However, it seems to me that the Fixed Term Act makes it almost impossible for anyone to force an early general election even if the current government cannot obtain a majority for its Brexit deal, or indeed any Brexit deal at all. May could, if she wished, continue in office as a lame duck PM unable to pass critical legislation and consequently allow the UK to drift into a no deal Brexit by default.

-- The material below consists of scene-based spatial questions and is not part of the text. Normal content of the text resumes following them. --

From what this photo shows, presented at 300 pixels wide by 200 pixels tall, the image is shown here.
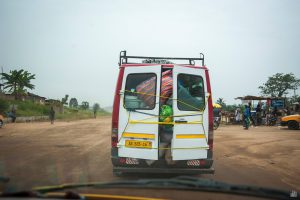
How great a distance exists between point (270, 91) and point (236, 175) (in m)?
73.5

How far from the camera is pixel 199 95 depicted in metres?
6.21

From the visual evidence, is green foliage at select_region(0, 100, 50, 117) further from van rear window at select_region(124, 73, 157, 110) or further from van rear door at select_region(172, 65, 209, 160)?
van rear door at select_region(172, 65, 209, 160)

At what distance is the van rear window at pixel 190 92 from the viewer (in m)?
6.11

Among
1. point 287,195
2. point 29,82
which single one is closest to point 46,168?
point 287,195

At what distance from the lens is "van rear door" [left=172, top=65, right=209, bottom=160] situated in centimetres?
596

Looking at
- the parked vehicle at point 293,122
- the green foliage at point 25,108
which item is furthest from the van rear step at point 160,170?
the green foliage at point 25,108

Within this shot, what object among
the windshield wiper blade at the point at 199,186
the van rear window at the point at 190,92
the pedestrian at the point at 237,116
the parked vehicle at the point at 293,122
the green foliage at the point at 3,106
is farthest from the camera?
the green foliage at the point at 3,106

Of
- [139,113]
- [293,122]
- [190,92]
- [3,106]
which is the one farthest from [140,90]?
[3,106]

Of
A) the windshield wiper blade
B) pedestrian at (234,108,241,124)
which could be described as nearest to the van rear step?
the windshield wiper blade

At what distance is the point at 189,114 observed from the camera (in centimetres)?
606

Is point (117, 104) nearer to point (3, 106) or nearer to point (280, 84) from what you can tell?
point (3, 106)

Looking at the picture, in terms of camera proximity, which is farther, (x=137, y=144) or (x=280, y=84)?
(x=280, y=84)

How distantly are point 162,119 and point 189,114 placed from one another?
572mm

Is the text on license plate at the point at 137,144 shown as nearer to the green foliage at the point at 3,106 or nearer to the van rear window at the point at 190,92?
the van rear window at the point at 190,92
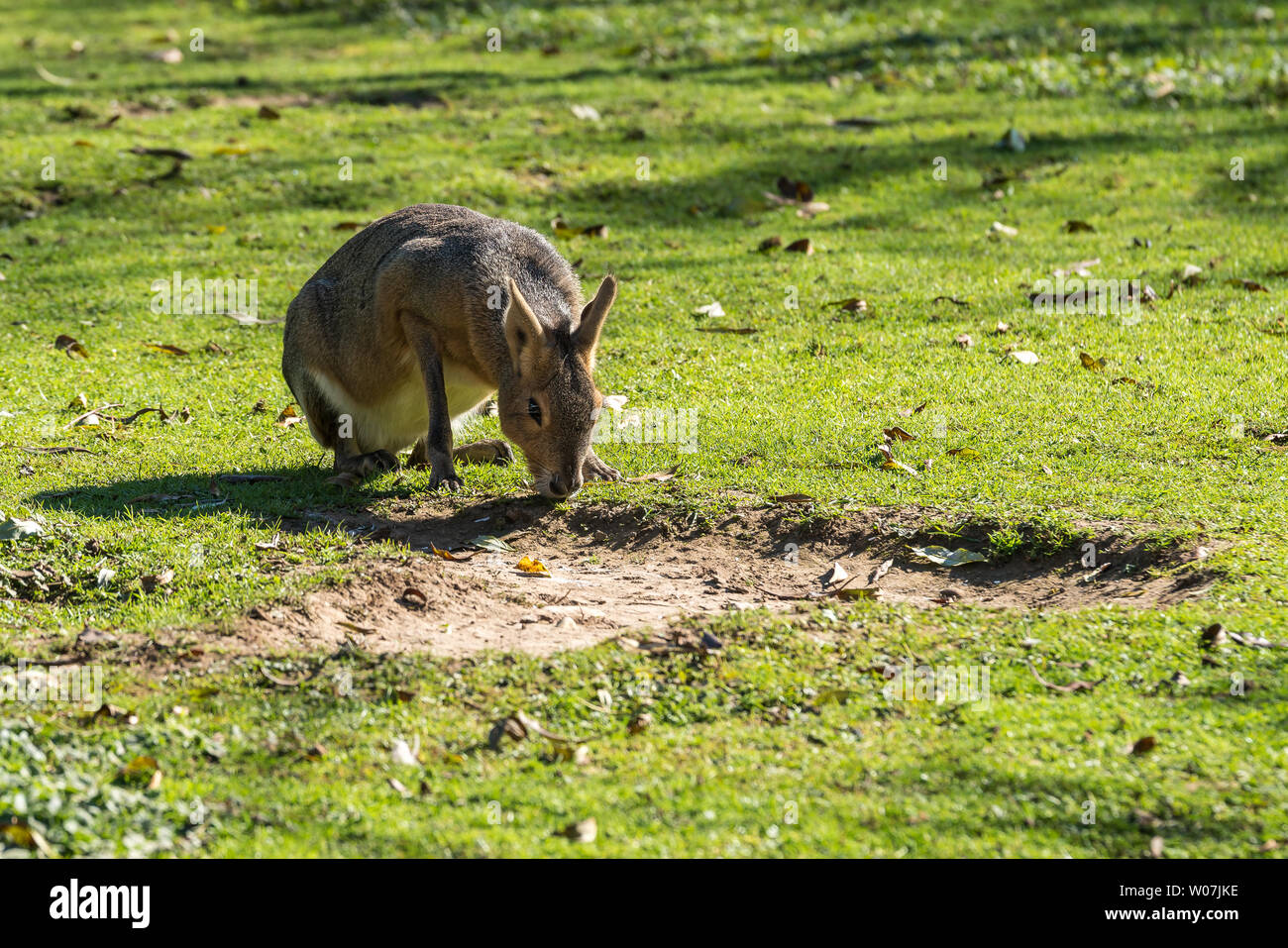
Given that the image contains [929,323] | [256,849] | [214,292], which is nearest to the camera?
[256,849]

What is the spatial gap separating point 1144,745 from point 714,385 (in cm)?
460

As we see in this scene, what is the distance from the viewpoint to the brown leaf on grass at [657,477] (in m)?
7.22

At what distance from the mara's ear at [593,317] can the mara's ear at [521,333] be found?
21cm

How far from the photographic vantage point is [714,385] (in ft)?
28.9

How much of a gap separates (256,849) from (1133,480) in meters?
4.77

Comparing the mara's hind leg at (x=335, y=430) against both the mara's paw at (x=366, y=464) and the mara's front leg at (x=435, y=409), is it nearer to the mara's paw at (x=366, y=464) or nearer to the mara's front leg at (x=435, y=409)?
the mara's paw at (x=366, y=464)

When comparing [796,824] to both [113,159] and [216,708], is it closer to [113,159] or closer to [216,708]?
[216,708]

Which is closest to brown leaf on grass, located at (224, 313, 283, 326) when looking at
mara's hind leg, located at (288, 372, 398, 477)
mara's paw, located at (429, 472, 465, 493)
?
mara's hind leg, located at (288, 372, 398, 477)

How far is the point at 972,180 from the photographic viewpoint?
13.1 metres

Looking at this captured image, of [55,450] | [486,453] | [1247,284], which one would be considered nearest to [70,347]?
[55,450]

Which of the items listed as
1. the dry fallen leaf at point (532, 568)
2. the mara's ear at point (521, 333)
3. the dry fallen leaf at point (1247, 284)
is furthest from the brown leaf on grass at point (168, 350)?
the dry fallen leaf at point (1247, 284)

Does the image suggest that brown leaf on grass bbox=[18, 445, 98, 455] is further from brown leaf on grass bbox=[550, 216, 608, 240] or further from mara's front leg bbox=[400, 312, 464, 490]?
brown leaf on grass bbox=[550, 216, 608, 240]

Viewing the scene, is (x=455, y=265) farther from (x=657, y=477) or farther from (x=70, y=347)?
(x=70, y=347)

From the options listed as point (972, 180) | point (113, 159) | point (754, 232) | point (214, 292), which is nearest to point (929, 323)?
point (754, 232)
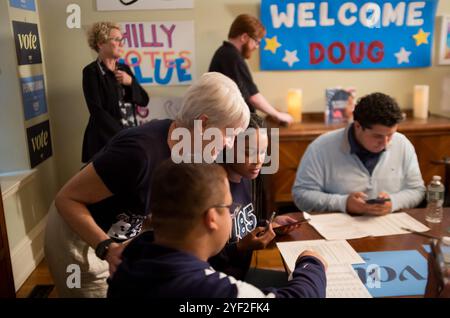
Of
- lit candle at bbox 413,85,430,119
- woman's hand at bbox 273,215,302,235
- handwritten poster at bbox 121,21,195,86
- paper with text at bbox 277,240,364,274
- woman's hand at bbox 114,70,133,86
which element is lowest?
paper with text at bbox 277,240,364,274

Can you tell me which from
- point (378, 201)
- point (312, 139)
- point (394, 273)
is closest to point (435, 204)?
point (378, 201)

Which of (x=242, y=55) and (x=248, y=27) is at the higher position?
(x=248, y=27)

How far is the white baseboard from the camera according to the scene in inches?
56.0

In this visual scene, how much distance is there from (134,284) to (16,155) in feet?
2.15

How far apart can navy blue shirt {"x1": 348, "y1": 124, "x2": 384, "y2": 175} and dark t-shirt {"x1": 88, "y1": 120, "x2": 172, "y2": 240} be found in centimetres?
77

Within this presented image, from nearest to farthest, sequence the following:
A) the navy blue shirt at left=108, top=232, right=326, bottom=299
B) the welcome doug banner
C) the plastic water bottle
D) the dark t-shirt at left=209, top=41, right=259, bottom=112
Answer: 1. the navy blue shirt at left=108, top=232, right=326, bottom=299
2. the plastic water bottle
3. the welcome doug banner
4. the dark t-shirt at left=209, top=41, right=259, bottom=112

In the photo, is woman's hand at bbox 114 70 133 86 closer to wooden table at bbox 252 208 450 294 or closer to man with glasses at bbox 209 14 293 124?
wooden table at bbox 252 208 450 294

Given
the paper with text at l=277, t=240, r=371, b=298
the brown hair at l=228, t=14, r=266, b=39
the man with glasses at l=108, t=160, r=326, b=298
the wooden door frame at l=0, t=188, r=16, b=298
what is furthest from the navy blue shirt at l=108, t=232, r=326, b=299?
the brown hair at l=228, t=14, r=266, b=39

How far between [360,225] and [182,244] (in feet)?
2.39

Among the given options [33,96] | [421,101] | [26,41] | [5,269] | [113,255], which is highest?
[26,41]

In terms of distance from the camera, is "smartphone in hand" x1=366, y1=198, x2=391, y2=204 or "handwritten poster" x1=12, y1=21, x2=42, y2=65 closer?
"handwritten poster" x1=12, y1=21, x2=42, y2=65

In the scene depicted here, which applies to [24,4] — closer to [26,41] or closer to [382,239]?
[26,41]

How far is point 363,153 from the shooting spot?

If a majority of the Commons oppose this their only recourse to break the logjam would be to pass the final decision back to the people by way of a second referendum. It will take some time before we get to that point, but it seems the logical end point.

If the DUP/hard Brexiteers want to prevent such an outcome (and risk of no Brexit), their only option is to hold their noses and vote for May's deal as the only way of ensuring any sort of Brexit happens at all. Indeed May's strongest argument for her deal is to say that the alternative is a People's vote which might very well lead to no Brexit at all.

Basically, everyone's been boxed in, by accident or design. The EU had an incentive to offer a very poor deal if it still hoped that the UK might change their mind. Failing that they have demonstrated that nothing beats full membership and that any country considering leaving should think carefully about its options. Further, it has stood by an existing small member (Ireland) providing it with a negotiating leverage it could only dream of on its own.

Index of Frank's Diaries

by Frank Schnittger (mail Frankschnittger at hot male dotty communists) on Mon Nov 19th, 2018 at 03:18:57 PM EST
[ Parent ]
I've decided that May's timing, delivering a sketchy Brexit agreement at the last workable minute, is the essence of her strategy : stampede her MPs into rubber-stamping an accord they haven't read.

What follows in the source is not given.